◆ **Requests**:
[1] Name every image feature for which the clutter model review says histograms are computed within each superpixel.
[2] Render this sentence from the clutter model review in Spanish: "The model correlates admirably with clutter rankings."
[3] Please reproduce the clutter model review word for word, starting with "Weaknesses: It is" and going on through "does not matter.".

Submitted by
Assigned_Reviewer_2
Q1: Comments to author(s).
First provide a summary of the paper, and then address the following
criteria: Quality, clarity, originality and significance. (For detailed
reviewing guidelines, see
http://nips.cc/PaperInformation/ReviewerInstructions)
UPDATED AFTER AUTHOR FEEDBACK AND OTHER REVIEWS:
Based on the author rebuttal and the comments of the other
reviewers, I still believe the paper is worthy of acceptance. However, I
agree with the other reviewers that the paper merits a ``1'' (incremental)
rather than a ``2'' (major novelty) in the impact score.
ORIGINAL
REVIEW: Summary: This paper proposes an imagebased model for
visual clutter perception (``a crowded, disorderly state''). For a given
image, the model begins by applying an existing superpixel clustering then
computing the intensity, colour and orientation histograms of pixels
within each superpixel. Boundaries between adjacent superpixels are then
retained or merged to create ``protoobjects''. The novel merging
algorithm acts on the Earth Movers Distance (EMD), a measure of the
similarity between two histograms. The distribution of histogram distances
in each image for each image feature is modeled as a mixture of two
Weibull distributions. The crossover point between the two distributions
(or a fixed cumulative percentile if a single distribution is preferred by
model selection) is used as the threshold point for merging: an edge is
labelled ``similar'', and the superpixels merged, if the pair of
superpixels exceed the threshold point for all three features. The clutter
value for each image is the ratio of the final number of protoobjects to
the initial number of superpixels (i.e. 0 = no protoobjects, not
cluttered; 1 = all superpixels are protoobjects). The model is
validated by comparing to human clutter rankings of a subset of an
existing image database. Human observers rank images from least to most
cluttered, then the median ranking for each image is used as the ground
truth for clutter perception. The new model correlates more highly with
human rankings of clutter than a number of previous clutter perception and
image segmentation models (including human object segmentation from a
previous study).
Strengths: In my opinion, scene clutter (a
``crowded, disorderly state'') is not the most interesting quality of
perception, but a workable definition of ``set size'' in complex scenes is
a very important problem. I think this paper is the precursor to an
important contribution: namely, whether this clutter metric relates to
performance in behavioural tasks such as search. The method for clustering
seems to do a good job and to my knowledge is a sufficiently different
approach to previous methods as to offer a novel contribution.
The
behavioral ranking task is neat and the dataset will be of interest to the
community for future model testing. The model correlates admirably with
clutter rankings. I believe the paper to be a good contribution to the
NIPS community.
Weaknesses: It is not clear from the
manuscript how strongly the success of the clutter metric depends on the
type and parameters of the superpixel preprocessing. I assume this is
done to make computation more tractable, but more detail should be
provided in the manuscript as to why this does / does not matter.
The paper makes the theoretical (based on previous work) and
empirical (based on three histograms) claim that the similarity distances
follow Weibull distributions. I am not convinced beyond doubt that this is
necessarily true. For example, I wonder whether the histograms in Figure 2
would be equally well fit by other mixture models using e.g. Gamma
distributions. However, I don't think this distinction is important for
the applicability of the method.

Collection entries

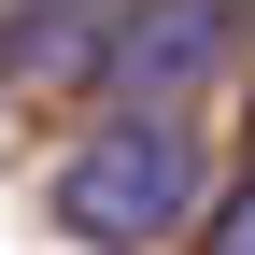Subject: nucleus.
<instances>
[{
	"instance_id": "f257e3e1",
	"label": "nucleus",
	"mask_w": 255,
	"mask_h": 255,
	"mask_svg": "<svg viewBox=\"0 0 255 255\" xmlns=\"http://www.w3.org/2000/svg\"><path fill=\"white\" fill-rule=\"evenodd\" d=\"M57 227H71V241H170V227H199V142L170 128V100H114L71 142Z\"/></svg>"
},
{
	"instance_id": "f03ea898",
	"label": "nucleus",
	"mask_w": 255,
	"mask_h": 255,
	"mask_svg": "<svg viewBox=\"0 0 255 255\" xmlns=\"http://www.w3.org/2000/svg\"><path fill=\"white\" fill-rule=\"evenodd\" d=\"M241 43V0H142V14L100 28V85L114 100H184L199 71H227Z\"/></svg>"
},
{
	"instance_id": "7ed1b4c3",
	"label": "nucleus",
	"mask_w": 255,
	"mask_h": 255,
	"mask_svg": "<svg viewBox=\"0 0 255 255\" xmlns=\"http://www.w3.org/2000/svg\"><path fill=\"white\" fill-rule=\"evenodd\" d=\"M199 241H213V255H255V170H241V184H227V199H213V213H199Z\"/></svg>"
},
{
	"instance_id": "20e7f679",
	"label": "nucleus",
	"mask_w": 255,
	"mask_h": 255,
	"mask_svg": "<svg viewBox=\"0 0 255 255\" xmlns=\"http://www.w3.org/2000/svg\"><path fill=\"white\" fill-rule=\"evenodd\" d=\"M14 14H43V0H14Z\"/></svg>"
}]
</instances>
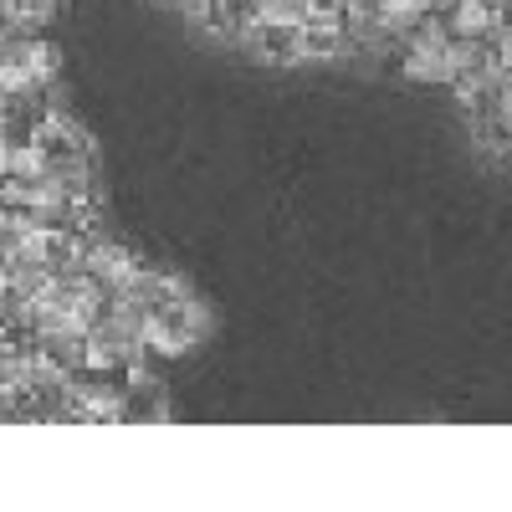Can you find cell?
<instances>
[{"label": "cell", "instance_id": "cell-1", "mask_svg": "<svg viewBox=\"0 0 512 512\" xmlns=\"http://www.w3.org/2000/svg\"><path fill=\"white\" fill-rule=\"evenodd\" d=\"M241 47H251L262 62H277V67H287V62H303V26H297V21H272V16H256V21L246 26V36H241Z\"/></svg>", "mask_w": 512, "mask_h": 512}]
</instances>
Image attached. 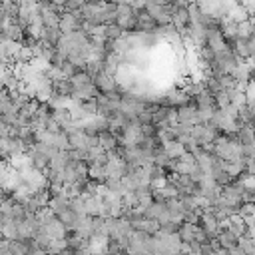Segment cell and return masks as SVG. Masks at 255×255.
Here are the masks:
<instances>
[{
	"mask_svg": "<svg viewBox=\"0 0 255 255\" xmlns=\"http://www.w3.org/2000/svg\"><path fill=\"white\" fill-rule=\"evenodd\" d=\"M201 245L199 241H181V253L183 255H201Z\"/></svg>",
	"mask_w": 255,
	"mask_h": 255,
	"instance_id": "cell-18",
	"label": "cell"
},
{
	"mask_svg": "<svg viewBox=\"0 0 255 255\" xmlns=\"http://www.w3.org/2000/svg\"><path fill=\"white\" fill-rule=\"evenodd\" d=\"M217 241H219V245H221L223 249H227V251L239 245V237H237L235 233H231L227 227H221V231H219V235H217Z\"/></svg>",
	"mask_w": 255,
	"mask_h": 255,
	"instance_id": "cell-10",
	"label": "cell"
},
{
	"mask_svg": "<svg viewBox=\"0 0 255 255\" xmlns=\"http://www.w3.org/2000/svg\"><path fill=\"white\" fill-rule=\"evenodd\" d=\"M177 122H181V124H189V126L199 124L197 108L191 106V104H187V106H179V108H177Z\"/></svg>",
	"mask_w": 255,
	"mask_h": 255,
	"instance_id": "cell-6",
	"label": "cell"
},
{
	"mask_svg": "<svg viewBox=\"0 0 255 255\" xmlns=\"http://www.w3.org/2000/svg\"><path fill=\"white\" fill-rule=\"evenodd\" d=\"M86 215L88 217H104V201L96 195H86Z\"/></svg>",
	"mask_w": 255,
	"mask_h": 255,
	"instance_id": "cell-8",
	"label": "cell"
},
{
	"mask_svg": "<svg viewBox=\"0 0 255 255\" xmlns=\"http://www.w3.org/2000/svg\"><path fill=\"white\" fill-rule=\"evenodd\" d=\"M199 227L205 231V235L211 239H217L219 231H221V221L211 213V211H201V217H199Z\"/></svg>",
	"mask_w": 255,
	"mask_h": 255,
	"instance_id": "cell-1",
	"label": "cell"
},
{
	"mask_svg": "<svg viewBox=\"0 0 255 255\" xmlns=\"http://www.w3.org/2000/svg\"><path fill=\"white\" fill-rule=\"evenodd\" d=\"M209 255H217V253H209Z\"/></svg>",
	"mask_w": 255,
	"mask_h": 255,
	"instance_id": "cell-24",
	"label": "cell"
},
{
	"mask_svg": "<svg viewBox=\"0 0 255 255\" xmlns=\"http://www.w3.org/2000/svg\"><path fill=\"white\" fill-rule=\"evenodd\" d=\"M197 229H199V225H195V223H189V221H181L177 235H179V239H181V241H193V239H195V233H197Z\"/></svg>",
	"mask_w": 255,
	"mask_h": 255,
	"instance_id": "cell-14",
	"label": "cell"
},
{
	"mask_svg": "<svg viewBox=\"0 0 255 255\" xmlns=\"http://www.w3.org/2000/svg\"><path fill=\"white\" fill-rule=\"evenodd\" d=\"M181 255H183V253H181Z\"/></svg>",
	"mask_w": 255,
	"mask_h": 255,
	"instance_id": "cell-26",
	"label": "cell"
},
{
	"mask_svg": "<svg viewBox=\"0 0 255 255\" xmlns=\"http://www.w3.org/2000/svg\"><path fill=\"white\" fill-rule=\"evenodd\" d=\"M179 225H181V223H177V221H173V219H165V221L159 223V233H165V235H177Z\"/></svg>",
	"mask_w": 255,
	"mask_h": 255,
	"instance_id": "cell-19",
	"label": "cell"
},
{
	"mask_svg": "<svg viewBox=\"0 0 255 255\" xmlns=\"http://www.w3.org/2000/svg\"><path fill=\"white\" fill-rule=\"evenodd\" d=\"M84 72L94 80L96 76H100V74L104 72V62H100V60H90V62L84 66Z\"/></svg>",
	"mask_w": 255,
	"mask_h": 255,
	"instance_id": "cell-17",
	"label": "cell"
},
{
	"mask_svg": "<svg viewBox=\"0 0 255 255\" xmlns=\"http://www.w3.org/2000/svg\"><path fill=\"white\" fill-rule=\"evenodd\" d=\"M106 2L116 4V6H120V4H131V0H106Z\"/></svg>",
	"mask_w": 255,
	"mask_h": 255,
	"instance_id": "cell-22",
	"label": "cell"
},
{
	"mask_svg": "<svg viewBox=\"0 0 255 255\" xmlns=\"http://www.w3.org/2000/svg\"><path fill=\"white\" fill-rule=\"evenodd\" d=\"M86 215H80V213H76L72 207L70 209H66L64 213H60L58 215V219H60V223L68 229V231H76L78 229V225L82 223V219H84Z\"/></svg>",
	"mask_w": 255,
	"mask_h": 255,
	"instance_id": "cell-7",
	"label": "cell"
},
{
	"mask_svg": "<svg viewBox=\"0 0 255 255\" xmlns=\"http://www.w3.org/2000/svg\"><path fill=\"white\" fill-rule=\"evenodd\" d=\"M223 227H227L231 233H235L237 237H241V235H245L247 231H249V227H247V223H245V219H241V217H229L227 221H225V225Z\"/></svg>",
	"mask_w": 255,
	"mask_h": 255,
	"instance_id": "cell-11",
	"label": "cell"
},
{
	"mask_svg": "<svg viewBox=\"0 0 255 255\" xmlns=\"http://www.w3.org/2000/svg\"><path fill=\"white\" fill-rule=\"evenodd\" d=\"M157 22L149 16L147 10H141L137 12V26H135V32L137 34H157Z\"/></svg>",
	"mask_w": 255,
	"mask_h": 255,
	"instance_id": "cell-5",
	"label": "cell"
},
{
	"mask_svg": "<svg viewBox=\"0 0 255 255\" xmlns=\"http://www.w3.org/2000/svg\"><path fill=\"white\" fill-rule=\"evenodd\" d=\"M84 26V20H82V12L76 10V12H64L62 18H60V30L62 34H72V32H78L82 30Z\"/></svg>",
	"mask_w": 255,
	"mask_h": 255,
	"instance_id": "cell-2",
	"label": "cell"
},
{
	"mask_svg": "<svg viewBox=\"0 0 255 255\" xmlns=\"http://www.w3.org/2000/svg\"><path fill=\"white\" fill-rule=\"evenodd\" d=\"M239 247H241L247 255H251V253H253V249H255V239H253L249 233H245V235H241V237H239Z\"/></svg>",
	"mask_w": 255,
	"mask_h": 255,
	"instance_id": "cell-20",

◆ **Task answers**:
[1] intensity, colour, orientation

[2] El modelo se correlaciona admirablemente con las clasificaciones de desorden visual.

[3]
Weaknesses: It is not clear from the
manuscript how strongly the success of the clutter metric depends on the
type and parameters of the superpixel preprocessing. I assume this is
done to make computation more tractable, but more detail should be
provided in the manuscript as to why this does / does not matter.